Mas, aparentemente, o PER aprovado a 15 de Janeiro de 2015 pelos principais credores da Artlant não foi suficiente para “salvar” a empresa. Desconhece-se, por agora, qual é o montante de dívida que a Artlant acumulou nos últimos dois anos e meio. Mas, em Outubro de 2014, quando o PER da Artlant estava ainda a ser negociado, a lista de créditos aprovada pelo administrador judicial reconhecia 689,7 milhões de euros de dívida da unidade de PTA em Sines.

O PER da Artlant – que como PIN recebeu 38,8 milhões de euros do quadro comunitário de apoio em 2012 - contemplava dois lay off dos 161 trabalhadores então na unidade, até um núcleo final de seis pessoas.

A recuperação da Artlant foi então viabilizada pela CGD (detentora de mais 75% do total da dívida reconhecida em 2014, ultrapassando os 520,66 milhões de euros), pela Artelia (fornecedora de equipamento industrial) e pela AICEP – as três juntas detinham 87% da dívida acumulada pela Artlant até essa data.
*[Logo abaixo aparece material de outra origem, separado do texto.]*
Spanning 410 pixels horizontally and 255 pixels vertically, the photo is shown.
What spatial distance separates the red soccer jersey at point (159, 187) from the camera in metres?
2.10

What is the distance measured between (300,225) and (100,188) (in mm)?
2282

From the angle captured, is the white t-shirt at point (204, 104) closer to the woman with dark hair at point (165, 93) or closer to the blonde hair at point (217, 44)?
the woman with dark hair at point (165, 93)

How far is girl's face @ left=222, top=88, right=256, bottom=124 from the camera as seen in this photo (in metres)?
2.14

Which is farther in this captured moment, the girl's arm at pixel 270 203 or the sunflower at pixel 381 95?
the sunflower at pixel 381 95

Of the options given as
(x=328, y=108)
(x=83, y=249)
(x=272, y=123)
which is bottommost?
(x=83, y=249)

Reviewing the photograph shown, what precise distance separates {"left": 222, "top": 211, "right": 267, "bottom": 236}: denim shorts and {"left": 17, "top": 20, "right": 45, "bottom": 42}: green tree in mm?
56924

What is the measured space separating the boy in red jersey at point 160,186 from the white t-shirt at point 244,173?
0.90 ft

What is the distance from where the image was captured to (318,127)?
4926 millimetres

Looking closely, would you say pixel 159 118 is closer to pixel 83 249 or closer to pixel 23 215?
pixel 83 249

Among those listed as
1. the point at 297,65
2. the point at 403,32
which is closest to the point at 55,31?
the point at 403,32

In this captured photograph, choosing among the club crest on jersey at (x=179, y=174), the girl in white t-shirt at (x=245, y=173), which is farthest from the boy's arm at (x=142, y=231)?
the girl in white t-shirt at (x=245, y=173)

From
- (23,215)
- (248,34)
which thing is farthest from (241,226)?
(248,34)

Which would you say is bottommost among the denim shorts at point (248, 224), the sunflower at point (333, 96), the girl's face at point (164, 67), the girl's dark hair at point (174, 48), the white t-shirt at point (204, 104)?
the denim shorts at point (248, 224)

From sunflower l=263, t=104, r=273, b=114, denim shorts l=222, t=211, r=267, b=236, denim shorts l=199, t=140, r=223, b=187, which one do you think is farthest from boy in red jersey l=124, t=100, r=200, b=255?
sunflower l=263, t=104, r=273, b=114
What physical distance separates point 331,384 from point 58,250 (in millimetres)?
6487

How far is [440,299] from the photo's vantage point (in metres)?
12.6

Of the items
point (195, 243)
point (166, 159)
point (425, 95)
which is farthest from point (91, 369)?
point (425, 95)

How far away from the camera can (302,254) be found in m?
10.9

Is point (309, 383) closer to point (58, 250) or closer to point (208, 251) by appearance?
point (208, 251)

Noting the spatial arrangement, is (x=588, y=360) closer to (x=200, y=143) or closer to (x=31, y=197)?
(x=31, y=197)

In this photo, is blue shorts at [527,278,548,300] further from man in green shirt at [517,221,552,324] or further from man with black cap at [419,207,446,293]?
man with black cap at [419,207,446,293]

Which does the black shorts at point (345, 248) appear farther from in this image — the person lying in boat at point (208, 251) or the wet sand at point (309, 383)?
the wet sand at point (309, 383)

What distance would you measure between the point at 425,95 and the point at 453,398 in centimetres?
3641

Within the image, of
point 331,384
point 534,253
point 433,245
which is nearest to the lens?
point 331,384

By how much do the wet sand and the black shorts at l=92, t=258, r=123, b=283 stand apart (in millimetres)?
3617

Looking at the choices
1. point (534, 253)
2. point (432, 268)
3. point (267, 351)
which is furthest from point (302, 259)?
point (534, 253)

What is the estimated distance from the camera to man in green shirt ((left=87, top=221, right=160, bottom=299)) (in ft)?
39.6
E, as três, aprovaram o PER.

Os restantes accionistas portugueses – Portugal Capital Ventures, Fundo de Recuperação FCR e o Fundo Caixa Capital –, donos de 58,8% do capital da Artlant mas de créditos de 25 milhões de euros (sendo assim minoritários na contagem de votos para aprovação do Plano de Recuperação) – abstiveram-se na votação do PER da Artlant.

No plano aprovado em Janeiro de 2015, consultado na altura pelo Jornal de Negócios, ficara acordado que "em relação ao crédito da CGD", garantido pelas instalações industriais em Sines e pelos imóveis onde se localizam, e pelo "penhor da totalidade das acções representativas do capital social da Artlant",  "sai o mesmo afectado por a Artlant se propor a pagar 70% do seu valor, cujo pagamento é diferido para os anos de 2021 a 2034". Haveria, neste contexto, um “perdão” de dívida à CGD de 30% (cerca de 156 milhões de euros dos mais de 520 milhões em causa). 

Mas previa – e a CGD aprovou o PER – que o banco público contratasse com a Artlant "um novo financiamento até ao valor de 60 milhões de euros" em "fundos, garantias e cartas de conforto" para "apoiar a sociedade na fase de rearranque da sua actividade". O processo segue agora em tribunal. Outra vez.